L’ischémie myocardique. La CEC, le clampage aortique, la cardioplégie et les lésions d’ischémie-reperfusion aboutissent à une ischémie myocardique et à une altération de la fonction ventriculaire gauche. Des études récentes ont montré que la chirurgie sans CEC permet une meilleure protection myocardique avec une diminution du taux des troponine T et I et des CPK MB.
La coagulation, la perte de sang et la transfusion sanguine. Les patients opérés de pontages coronaires conventionnels présentent un risque de saignement périopératoire plus élevée nécessitant une transfusion sanguine. Le contact du sang avec le circuit de CEC, l’activation du complément, la fibrinolyse et certains médicaments peuvent contribuer au dysfonctionnement des plaquettes qui peut aboutir à un saignement plus important après la chirurgie conventionnelle. Plusieurs études randomisées ont montré que le volume des pertes sanguines et la fréquence des transfusions sanguines sont significativement diminués chez les patients opérés sans CEC.
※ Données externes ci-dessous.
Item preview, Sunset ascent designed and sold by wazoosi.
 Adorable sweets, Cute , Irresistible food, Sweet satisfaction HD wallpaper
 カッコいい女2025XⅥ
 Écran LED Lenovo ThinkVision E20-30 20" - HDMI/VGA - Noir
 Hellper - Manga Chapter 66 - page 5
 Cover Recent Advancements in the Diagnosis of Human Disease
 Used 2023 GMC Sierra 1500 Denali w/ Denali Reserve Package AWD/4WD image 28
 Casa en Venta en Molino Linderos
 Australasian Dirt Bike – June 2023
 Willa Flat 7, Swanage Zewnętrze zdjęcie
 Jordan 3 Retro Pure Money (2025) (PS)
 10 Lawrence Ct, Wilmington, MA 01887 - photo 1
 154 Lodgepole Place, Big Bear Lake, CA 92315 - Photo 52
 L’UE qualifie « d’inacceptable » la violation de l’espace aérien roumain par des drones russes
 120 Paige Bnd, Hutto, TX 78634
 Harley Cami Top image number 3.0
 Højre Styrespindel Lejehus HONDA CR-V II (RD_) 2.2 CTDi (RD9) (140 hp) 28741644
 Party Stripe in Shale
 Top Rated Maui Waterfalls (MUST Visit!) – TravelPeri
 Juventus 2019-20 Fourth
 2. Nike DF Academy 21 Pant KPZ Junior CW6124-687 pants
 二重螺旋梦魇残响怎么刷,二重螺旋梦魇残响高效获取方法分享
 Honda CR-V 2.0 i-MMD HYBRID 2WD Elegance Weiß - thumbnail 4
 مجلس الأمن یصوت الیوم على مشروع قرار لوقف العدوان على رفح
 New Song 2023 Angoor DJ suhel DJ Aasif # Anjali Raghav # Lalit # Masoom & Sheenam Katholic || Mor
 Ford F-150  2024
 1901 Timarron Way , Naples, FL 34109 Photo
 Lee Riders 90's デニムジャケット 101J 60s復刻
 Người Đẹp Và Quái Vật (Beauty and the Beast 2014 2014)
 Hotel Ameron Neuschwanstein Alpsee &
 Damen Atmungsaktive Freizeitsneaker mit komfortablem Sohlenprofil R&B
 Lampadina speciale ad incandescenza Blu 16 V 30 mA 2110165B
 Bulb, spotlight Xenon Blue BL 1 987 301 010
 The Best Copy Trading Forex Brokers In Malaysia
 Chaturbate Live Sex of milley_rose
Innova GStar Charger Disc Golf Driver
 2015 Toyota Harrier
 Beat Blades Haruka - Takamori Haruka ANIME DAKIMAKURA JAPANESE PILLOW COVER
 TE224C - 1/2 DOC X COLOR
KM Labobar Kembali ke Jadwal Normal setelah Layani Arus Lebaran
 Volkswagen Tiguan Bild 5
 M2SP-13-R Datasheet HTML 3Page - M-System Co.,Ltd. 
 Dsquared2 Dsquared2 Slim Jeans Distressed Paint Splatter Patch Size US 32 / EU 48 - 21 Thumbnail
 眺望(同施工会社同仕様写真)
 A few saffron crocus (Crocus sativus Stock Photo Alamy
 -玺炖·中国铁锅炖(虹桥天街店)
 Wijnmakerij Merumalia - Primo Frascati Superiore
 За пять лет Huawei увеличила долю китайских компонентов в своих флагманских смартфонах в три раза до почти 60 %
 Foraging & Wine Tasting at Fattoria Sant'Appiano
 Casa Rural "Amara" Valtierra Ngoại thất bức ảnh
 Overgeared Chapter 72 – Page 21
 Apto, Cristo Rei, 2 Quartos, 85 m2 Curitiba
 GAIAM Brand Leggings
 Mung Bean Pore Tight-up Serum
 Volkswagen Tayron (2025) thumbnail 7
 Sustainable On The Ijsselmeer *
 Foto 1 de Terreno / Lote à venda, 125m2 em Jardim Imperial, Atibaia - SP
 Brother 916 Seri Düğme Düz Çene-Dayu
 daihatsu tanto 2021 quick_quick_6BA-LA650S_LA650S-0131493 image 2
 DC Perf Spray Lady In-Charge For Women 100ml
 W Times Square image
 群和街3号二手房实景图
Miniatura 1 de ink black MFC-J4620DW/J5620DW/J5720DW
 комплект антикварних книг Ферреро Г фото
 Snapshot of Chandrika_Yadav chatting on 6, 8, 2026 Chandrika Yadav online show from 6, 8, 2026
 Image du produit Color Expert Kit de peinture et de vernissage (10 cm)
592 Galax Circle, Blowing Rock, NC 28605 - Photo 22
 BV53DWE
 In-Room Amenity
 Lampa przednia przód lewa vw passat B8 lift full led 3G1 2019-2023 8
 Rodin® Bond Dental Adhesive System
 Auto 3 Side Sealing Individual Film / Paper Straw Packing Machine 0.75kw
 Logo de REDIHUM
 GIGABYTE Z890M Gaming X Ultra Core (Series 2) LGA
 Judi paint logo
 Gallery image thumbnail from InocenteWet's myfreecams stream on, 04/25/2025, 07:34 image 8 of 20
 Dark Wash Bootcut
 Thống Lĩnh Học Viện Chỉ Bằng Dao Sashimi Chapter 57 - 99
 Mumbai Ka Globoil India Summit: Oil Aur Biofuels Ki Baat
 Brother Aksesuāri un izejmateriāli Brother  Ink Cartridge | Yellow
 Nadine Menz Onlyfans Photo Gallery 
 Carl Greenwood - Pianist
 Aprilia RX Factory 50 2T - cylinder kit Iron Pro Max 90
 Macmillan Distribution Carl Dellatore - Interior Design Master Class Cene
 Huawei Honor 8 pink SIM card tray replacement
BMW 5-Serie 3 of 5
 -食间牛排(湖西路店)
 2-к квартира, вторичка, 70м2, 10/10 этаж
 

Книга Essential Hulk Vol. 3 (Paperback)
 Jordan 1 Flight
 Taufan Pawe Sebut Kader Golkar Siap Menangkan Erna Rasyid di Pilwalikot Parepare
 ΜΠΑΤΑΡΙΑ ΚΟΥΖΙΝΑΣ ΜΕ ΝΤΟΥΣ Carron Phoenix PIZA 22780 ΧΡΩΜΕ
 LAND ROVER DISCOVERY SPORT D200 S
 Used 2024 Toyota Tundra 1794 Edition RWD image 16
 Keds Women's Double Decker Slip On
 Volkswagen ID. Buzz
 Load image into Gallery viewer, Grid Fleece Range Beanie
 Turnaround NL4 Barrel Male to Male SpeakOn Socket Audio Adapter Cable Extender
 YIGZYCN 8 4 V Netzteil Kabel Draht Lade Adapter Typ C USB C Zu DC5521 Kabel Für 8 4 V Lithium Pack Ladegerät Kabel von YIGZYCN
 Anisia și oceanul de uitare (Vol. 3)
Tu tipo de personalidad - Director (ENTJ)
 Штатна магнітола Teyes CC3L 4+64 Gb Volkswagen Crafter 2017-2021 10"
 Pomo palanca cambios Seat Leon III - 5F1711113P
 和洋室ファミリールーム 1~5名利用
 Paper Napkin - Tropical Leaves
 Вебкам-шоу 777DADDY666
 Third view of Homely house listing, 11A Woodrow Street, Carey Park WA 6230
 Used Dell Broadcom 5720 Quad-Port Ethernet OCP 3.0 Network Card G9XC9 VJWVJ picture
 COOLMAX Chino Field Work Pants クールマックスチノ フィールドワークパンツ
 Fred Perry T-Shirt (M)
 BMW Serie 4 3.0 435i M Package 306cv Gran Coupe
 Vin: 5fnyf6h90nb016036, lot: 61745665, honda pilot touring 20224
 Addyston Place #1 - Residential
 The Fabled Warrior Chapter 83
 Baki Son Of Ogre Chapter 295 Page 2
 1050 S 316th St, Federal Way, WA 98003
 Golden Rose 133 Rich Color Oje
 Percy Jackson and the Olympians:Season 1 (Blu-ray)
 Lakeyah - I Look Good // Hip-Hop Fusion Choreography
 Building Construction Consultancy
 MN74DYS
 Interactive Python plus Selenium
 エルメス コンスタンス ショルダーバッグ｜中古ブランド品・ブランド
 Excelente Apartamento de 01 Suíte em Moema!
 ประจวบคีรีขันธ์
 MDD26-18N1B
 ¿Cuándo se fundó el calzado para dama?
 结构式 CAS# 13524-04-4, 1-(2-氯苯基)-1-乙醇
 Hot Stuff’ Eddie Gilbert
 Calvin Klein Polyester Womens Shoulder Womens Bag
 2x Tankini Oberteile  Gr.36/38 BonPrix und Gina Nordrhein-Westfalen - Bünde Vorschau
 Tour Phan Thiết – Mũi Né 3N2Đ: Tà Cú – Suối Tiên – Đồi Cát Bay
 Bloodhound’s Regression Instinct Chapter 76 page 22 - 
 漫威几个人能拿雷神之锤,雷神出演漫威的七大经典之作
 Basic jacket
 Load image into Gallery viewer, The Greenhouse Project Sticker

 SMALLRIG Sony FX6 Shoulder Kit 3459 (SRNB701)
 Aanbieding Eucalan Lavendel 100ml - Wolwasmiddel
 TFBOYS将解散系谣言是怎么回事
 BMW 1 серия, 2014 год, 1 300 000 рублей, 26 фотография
L’altération de la fonction rénale. Elle est plurifactorielle. La baisse du débit rénal, le débit non pulsatile, l’hypothermie et la réaction inflammatoire sont des facteurs pouvant expliquer ce dysfonctionnement. La chirurgie sans CEC en éliminant ces facteurs de risque permet une meilleure conservation de la fonction rénale.
L’arythmie (AC/FA). Les données de la littérature sont contradictoires à ce sujet. Mais il semblerait que chez certains patients à haut risque, la chirurgie sans CEC diminue la fréquence de l’AC/FA postopératoire.
La durée d’hospitalisation et bénéfice économique. L’utilisation de techniques d’anesthésie rapide et la diminution de la morbidité postopératoire permettent une diminution de la durée de séjour en réanimation et en hospitalisation, et par conséquent du coût global de cette chirurgie.
Les limitations
La chirurgie à cœur battant est techniquement plus exigeante et nécessite une courbe d’apprentissage. Dans les premières études publiées dans la littérature, le nombre moyen de pontages par patient était significativement plus bas chez les patients opérés sans CEC. Cependant, avec l’expérience grandissante des équipes pratiquant ce type de chirurgie, le nombre moyen de pontages par patient rejoint actuellement celui de la chirurgie standard.
La perméabilité des pontages coronaires à long terme est l’élément le plus important pour juger de l’efficacité de la chirurgie coronarienne. Mise à part une étude randomisée récemment publiée, les études prospectives et randomisées ont montré un taux de perméabilité identique pour la chirurgie sans CEC et la chirurgie classique. Cependant, le recul pour les pontages sans CEC n’est pas important et des études prospectives randomisées à long terme sont nécessaires pour juger de l’efficacité de cette chirurgie à distance.
En pratique
La chirurgie coronarienne continue d’évoluer afin de proposer des techniques moins invasives tout en préservant les excellents résultats à long terme.
Les résultats à court et moyen termes de la chirurgie sans CEC sont au moins identiques à ceux obtenus par la chirurgie conventionnelle, voire meilleurs dans certains domaines.
La revascularisation coronarienne sans CEC est devenue aujourd’hui une technique incontournable dans l’arsenal thérapeutique que nous proposons aux patients. Les patients à haut risque opératoire tirent plus bénéfice de cette chirurgie.